◆ What is being asked ◆
Give again, exactly and without pictures, the lines running from the line with "济南借款收不回来怎么办？如何通过法律途径高效追讨欠款？" to the end of the records below.

◆ Material supplied ◆
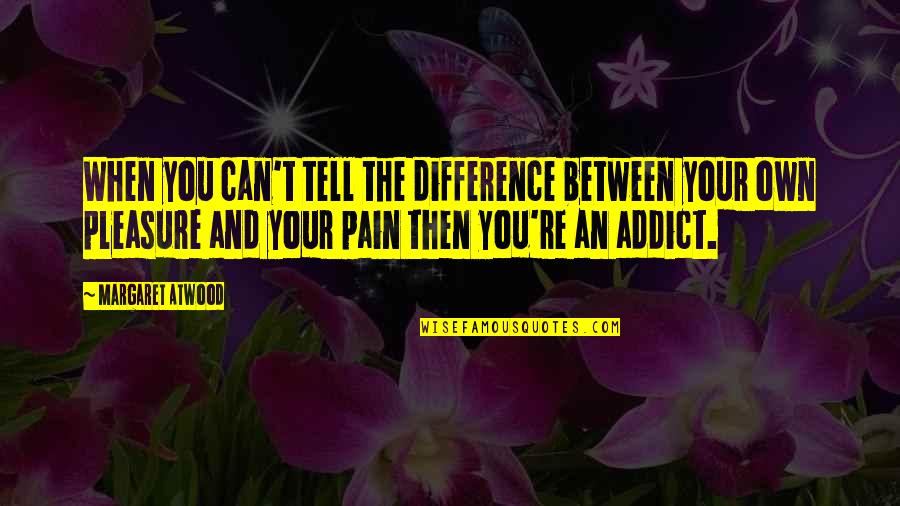 You Are Such A Sweet Person Quotes By Margaret Atwood: When you can't tell the difference between your You Are Such A Sweet Person Quotes By Margaret Atwood: When you can't tell the difference between your
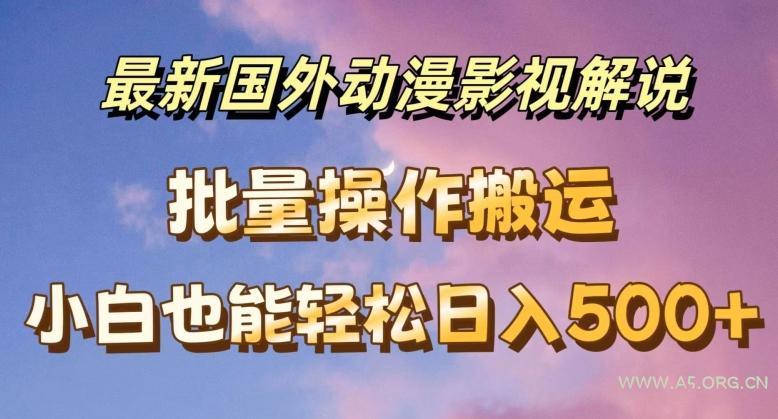 最新国外动漫影视解说，批量下载自动翻译，小白也能轻松日入500+【揭秘】-A5资源网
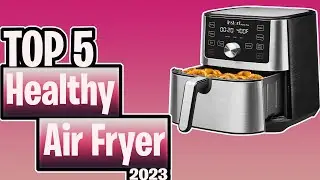 TOP 5 Best Healthy Air Fryer of 2023.
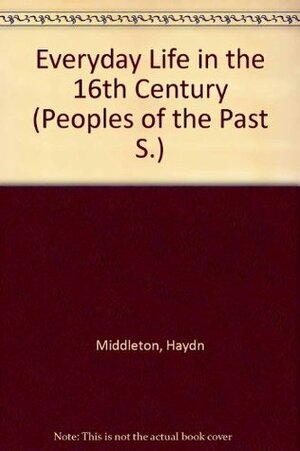 Everyday Life in the 16th Century (Peoples of the Past S.) by Haydn Middleton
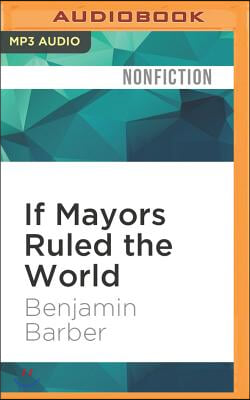 If Mayors Ruled the World: Dysfunctional Nations, Rising Cities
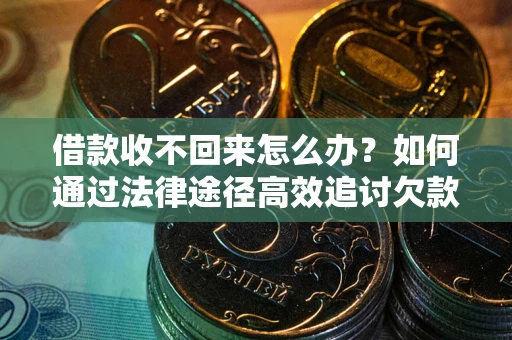 济南借款收不回来怎么办？如何通过法律途径高效追讨欠款？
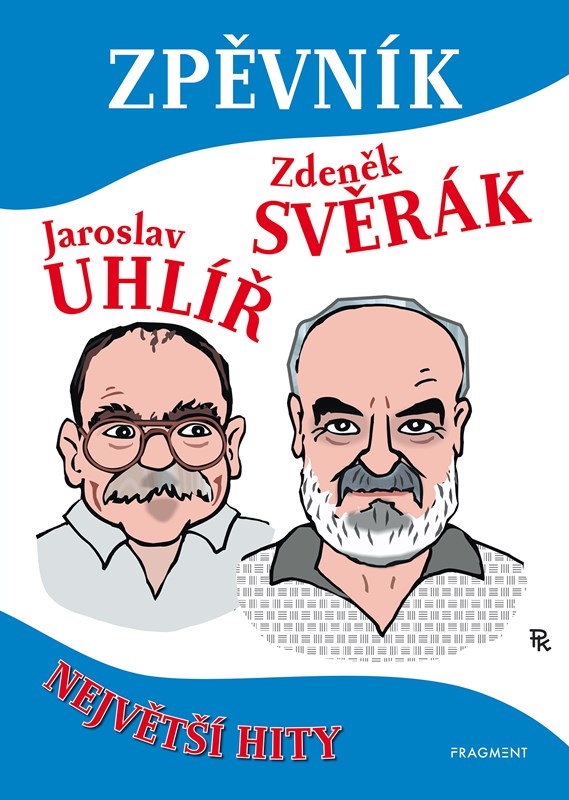 Kniha Zpěvník – Z. Svěrák a J. Uhlíř Zdeněk Svěrák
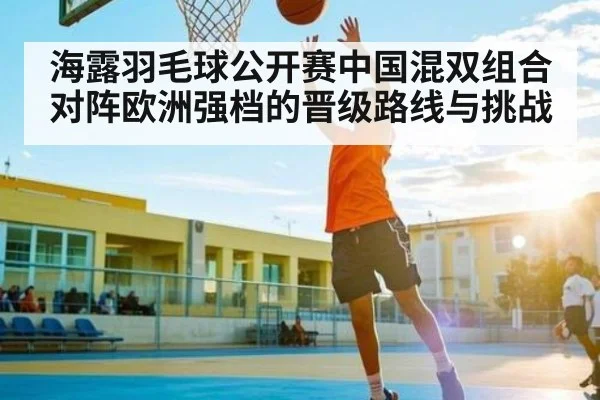 海露羽毛球公开赛中国混双组合对阵欧洲强档的晋级路线与挑战 | kaiyun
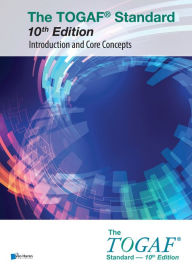 Title: The TOGAF® Standard, 10th Edition - Introduction and Core Concepts, Author: The Open Group
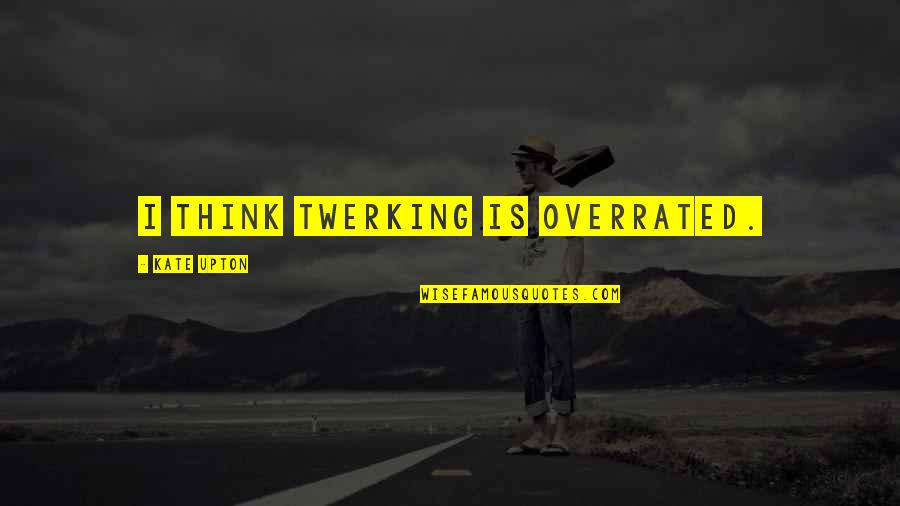 Subsphere Quotes By Kate Upton: I think twerking is overrated.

◆ Reply to the task ◆
 济南借款收不回来怎么办？如何通过法律途径高效追讨欠款？
 Kniha Zpěvník – Z. Svěrák a J. Uhlíř Zdeněk Svěrák
 海露羽毛球公开赛中国混双组合对阵欧洲强档的晋级路线与挑战 | kaiyun
 Title: The TOGAF® Standard, 10th Edition - Introduction and Core Concepts, Author: The Open Group
 Subsphere Quotes By Kate Upton: I think twerking is overrated.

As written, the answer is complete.